Safety study of tirilazad mesylate in patients with acute ischemic stroke (STIPAS).

OBJECTIVE

Tirilazad mesylate, a 21-amino-steroid, is a potent membrane lipid peroxidation inhibitor and free radical scavenger that has shown promise in animal models of focal cerebral ischemia. Safety in patients with acute ischemic stroke has not yet been established.

METHODS

The study comprised a randomized (three drugs to one vehicle), vehicle-controlled, double-blind, sequential dose-escalation trial at five centers. Treatment was begun within 12 hours of stroke onset and was continued intravenously for 3 days.

RESULTS

One hundred eleven patients (mean +/- SD age, 66 +/- 13 years; 56% male) were enrolled in three successive dosage tiers: 36 at 0.6 mg/kg per day, 35 at 2.0 mg/kg per day, and 40 at 6.0 mg/kg per day.
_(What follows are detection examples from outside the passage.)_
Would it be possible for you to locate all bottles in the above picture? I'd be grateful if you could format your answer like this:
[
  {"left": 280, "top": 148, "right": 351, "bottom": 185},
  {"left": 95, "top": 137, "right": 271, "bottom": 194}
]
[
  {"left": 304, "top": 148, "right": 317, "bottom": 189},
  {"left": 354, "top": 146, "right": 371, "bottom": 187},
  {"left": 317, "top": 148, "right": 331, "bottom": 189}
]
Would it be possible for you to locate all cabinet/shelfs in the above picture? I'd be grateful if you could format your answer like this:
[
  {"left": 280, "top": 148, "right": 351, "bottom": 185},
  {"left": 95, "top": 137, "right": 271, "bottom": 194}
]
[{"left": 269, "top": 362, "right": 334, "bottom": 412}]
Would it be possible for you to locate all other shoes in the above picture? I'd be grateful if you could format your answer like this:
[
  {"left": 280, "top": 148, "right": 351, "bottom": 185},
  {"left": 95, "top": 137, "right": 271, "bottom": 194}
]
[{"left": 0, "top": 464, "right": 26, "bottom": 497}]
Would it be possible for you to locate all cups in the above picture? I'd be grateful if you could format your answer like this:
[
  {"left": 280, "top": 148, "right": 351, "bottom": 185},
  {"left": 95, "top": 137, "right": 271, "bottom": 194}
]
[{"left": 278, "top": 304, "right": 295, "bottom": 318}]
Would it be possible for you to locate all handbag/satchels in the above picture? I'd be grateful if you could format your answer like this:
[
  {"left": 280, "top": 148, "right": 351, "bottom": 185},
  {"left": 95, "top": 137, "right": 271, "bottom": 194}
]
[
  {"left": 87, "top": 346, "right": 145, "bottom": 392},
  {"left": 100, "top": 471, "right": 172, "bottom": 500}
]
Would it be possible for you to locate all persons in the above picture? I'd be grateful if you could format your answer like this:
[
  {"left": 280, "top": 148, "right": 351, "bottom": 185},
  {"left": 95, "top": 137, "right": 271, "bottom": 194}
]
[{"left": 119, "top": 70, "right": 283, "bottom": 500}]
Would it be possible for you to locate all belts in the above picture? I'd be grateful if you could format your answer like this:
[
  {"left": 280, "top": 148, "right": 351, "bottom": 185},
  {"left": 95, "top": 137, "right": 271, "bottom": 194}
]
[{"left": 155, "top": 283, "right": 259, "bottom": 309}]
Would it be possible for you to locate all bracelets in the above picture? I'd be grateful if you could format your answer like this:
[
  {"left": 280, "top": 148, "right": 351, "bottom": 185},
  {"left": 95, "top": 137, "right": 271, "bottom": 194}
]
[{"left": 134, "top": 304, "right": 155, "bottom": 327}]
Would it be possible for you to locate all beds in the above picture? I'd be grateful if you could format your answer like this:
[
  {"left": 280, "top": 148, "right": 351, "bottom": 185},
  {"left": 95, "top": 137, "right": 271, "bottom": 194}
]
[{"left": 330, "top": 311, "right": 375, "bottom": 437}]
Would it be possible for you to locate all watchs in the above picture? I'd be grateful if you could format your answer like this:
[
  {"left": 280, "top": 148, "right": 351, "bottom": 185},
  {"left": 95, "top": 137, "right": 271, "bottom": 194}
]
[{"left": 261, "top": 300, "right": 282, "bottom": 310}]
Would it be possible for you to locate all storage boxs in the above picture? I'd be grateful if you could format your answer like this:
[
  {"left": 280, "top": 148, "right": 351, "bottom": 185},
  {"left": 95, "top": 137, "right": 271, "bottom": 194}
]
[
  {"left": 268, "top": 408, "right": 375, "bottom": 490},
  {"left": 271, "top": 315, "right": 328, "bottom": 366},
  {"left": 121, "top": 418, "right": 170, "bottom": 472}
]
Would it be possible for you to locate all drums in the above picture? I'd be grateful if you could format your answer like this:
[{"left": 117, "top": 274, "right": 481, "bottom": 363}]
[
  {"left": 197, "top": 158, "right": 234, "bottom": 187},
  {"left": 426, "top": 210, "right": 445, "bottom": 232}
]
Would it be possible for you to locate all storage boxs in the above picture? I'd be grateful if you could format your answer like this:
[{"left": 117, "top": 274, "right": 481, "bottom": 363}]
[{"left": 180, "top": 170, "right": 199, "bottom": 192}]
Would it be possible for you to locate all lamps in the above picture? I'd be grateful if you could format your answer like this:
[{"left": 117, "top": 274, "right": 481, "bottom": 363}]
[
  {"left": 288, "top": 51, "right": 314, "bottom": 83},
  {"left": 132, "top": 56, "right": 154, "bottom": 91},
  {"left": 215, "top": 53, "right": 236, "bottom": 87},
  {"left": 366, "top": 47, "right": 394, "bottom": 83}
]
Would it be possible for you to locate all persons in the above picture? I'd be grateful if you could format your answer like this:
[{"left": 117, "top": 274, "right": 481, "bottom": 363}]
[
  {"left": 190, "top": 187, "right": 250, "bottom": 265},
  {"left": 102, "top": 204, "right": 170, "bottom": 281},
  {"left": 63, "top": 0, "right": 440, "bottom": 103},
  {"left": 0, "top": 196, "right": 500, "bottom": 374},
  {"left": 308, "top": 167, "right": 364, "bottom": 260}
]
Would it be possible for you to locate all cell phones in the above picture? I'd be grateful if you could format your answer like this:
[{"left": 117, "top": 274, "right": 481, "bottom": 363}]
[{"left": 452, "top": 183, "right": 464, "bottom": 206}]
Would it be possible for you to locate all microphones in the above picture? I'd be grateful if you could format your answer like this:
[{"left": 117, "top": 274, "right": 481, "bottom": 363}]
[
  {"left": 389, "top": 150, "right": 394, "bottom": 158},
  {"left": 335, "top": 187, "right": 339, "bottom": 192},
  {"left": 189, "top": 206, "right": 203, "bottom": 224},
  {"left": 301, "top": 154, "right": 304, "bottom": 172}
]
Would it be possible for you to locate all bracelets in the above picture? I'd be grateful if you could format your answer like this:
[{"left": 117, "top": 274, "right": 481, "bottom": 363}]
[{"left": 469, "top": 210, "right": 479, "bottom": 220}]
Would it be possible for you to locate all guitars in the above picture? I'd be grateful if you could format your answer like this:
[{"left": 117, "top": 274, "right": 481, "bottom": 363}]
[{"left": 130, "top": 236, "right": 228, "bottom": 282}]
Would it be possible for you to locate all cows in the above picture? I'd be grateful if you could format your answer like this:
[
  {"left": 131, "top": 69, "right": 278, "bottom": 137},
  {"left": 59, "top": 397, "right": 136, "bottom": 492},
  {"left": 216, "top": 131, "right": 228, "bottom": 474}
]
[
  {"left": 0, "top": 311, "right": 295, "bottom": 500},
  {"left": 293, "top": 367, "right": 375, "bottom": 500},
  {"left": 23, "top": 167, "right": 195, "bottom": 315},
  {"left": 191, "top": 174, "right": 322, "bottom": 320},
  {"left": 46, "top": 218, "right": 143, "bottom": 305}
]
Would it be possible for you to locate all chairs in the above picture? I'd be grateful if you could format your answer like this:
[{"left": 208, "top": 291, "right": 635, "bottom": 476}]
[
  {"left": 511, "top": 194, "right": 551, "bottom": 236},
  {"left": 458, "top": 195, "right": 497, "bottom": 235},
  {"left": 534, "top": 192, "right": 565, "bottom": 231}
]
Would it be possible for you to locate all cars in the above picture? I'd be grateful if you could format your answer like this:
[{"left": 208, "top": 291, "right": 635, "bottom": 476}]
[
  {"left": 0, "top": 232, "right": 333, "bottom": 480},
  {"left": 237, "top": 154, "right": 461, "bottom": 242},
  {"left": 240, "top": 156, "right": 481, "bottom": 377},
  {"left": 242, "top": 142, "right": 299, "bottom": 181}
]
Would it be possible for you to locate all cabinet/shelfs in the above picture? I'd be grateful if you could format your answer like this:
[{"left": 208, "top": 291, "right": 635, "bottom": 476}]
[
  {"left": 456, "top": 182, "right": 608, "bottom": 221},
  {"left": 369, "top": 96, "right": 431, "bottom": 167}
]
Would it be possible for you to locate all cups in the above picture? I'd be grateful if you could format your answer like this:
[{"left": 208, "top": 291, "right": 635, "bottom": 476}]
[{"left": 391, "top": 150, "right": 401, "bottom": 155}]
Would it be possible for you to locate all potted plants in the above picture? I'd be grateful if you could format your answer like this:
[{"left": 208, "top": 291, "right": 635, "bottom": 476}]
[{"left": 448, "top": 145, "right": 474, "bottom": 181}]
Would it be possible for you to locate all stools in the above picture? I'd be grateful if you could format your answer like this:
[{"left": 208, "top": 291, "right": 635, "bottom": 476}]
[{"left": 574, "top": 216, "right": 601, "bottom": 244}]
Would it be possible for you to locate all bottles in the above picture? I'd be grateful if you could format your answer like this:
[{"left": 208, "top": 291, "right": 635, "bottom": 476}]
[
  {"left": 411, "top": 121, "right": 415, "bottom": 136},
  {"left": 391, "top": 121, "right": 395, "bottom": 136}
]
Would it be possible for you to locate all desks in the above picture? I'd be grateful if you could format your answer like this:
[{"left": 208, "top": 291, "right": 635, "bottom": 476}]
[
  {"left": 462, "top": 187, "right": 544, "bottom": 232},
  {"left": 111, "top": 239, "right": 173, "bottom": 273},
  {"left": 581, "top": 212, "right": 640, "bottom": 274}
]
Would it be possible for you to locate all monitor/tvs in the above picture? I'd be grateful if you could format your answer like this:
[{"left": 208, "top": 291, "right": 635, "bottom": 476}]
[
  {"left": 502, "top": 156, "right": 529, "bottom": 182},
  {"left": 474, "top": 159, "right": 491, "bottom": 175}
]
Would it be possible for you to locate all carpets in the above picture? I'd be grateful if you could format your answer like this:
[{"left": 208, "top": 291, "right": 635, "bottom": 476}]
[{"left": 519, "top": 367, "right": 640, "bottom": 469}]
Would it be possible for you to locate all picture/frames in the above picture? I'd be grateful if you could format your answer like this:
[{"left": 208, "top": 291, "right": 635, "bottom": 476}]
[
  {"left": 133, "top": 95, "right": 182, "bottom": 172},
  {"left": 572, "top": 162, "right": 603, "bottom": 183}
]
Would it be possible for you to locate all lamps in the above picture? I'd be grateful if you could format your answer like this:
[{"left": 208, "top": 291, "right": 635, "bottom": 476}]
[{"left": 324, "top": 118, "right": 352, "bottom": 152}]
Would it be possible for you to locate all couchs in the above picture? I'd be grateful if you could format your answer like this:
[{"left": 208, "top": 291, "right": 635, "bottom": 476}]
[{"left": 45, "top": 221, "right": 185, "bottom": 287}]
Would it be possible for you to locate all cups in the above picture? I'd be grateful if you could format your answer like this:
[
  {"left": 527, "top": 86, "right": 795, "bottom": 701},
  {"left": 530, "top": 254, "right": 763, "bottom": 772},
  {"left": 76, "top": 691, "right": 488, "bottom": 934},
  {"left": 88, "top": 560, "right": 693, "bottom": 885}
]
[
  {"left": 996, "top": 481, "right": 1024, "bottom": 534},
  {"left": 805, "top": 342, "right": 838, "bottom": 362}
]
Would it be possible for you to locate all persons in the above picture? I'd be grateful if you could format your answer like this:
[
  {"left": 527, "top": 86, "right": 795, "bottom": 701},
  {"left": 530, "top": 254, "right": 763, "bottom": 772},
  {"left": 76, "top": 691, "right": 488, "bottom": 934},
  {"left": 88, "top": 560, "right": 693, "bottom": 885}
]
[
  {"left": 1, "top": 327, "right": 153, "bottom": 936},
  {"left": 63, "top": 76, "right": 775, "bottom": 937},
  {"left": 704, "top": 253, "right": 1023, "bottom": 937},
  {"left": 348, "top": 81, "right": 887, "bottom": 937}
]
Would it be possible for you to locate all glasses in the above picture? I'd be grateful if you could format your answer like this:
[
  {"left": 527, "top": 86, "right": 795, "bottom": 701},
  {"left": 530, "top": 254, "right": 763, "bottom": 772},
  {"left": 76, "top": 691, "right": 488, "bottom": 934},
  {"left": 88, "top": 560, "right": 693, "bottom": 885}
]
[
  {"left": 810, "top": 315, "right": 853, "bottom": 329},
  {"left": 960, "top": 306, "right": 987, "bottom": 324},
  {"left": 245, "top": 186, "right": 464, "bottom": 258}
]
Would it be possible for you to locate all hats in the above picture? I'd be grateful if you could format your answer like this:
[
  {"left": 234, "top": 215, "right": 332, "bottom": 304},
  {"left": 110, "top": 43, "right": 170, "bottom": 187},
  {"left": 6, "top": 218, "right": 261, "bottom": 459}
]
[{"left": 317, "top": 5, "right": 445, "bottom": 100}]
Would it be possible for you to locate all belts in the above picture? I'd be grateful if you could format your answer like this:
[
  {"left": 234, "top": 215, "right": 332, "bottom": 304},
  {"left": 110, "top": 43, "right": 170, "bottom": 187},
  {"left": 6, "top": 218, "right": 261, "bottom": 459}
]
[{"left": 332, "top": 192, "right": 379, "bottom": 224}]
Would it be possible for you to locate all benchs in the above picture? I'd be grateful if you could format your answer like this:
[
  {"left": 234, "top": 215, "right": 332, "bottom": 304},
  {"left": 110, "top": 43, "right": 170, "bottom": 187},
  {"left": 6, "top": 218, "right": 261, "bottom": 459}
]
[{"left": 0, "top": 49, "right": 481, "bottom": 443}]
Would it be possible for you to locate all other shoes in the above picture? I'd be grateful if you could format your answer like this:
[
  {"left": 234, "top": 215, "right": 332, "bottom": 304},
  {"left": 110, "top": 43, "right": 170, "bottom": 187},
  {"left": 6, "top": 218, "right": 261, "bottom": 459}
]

Median time from stroke onset to treatment was 8.5 (range, 3 to 12) hours and was not significantly different among the groups. Tirilazad was well tolerated at all three doses, except for mild-to-moderate injection site irritation that occurred in both the tirilazad- and vehicle-treated groups. No significant differences in measures of either cardiac or hepatic toxicity were observed in this small sample. Imbalances in baseline medical and neurological condition made comparisons of outcome difficult. Although no evidence suggestive of tirilazad efficacy was apparent in this study, the trial was not designed to test for differences in outcome.

CONCLUSIONS

These observations suggest that intravenous tirilazad at doses of up to 6.0 mg/kg per day for 3 days is well tolerated in this population of predominantly elderly stroke patients. Larger studies with earlier treatment will be needed to demonstrate efficacy.